By default WAL records compression is disabled. To enable it, set the compression algorithm and compression level in the data storage configuration:

IgniteConfiguration cfg = new IgniteConfiguration();

DataStorageConfiguration dsCfg = new DataStorageConfiguration();
dsCfg.getDefaultDataRegionConfiguration().setPersistenceEnabled(true);

//WAL page compression parameters
dsCfg.setWalPageCompression(DiskPageCompression.LZ4);
dsCfg.setWalPageCompressionLevel(8);

cfg.setDataStorageConfiguration(dsCfg);
Ignite ignite = Ignition.start(cfg);
This API is not presently available for C++. You can use XML configuration.

The supported compression algorithms are listed in DiskPageCompression.

Disabling WAL Archive

In some cases, you may want to disable WAL archiving, for example, to reduce the overhead associated with copying of WAL segments to the archive. There can be a situation where Ignite writes data to WAL segments faster than the segments are copied to the archive. This may create an I/O bottleneck that can freeze the operation of the node. If you experience such problems, try disabling WAL archiving.

To disable archiving, set the WAL path and the WAL archive path to the same value. In this case, Ignite does not copy segments to the archive; instead, it creates new segments in the WAL folder. Old segments are deleted as the WAL grows, based on the WAL Archive size setting.

Checkpointing

Checkpointing is the process of copying dirty pages from RAM to partition files on disk. A dirty page is a page that was updated in RAM but was not written to the respective partition file (the update, however, was appended to the WAL).

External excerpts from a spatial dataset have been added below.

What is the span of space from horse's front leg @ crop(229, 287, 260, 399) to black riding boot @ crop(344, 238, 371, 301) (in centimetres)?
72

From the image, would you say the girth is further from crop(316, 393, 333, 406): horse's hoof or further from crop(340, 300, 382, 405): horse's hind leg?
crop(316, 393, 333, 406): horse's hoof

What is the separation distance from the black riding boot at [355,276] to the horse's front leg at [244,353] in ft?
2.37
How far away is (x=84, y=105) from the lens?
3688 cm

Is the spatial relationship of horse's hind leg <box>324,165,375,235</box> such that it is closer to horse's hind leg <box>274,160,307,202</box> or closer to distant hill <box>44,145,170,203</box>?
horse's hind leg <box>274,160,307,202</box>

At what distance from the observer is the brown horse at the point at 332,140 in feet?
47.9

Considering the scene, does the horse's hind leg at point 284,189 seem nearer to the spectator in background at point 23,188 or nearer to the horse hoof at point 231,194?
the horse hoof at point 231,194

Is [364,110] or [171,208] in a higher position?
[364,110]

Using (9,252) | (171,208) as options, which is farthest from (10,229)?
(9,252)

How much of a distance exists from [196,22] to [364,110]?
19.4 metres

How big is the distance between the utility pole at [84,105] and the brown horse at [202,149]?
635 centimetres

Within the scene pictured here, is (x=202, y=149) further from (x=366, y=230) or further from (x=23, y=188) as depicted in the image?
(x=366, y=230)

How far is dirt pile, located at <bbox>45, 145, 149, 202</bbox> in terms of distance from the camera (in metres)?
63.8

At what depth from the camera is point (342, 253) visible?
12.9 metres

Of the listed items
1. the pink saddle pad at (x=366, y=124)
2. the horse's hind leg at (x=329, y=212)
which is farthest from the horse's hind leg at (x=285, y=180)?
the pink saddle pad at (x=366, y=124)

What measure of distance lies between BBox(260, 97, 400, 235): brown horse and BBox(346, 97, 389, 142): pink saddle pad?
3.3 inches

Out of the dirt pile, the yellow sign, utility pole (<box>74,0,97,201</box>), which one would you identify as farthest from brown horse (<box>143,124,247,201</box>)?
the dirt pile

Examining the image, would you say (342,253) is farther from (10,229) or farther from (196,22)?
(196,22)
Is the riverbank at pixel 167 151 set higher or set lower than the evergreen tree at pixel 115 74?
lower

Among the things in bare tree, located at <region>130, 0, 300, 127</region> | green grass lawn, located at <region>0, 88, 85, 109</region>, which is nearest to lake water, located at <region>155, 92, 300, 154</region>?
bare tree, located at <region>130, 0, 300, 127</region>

After a checkpoint is created, all changes are persisted to disk and will be available if the node crashes and is restarted.

Checkpointing and write-ahead logging are designed to ensure durability of data and recovery in case of a node failure.

checkpointing persistence

This process helps to utilize disk space frugally by keeping pages in the most up-to-date state on disk. After a checkpoint is passed, you can delete the WAL segments that were created before that point in time.

See the following related documentation:

Configuration Properties

The following table describes some properties of DataStorageConfiguration.

Property Name Description Default Value

persistenceEnabled

Set this property to true to enable Native Persistence.

false

storagePath

The path where data is stored.

${IGNITE_HOME}/work/db/node{IDX}-{UUID}

walPath

The path to the directory where active WAL segments are stored.

${IGNITE_HOME}/work/db/wal/

walArchivePath

The path to the WAL archive.

${IGNITE_HOME}/work/db/wal/archive/

walCompactionEnabled

Set to true to enable WAL archive compaction.

false

walSegmentSize

The size of a WAL segment file in bytes.

64MB

walMode

Write-ahead logging mode.

LOG_ONLY

walCompactionLevel

WAL archive compression level. 1 indicates the fastest speed, and 9 indicates the best compression.

1

maxWalArchiveSize

The maximum size (in bytes) the WAL archive can occupy on the file system.

Four times the size of the checkpointing buffer.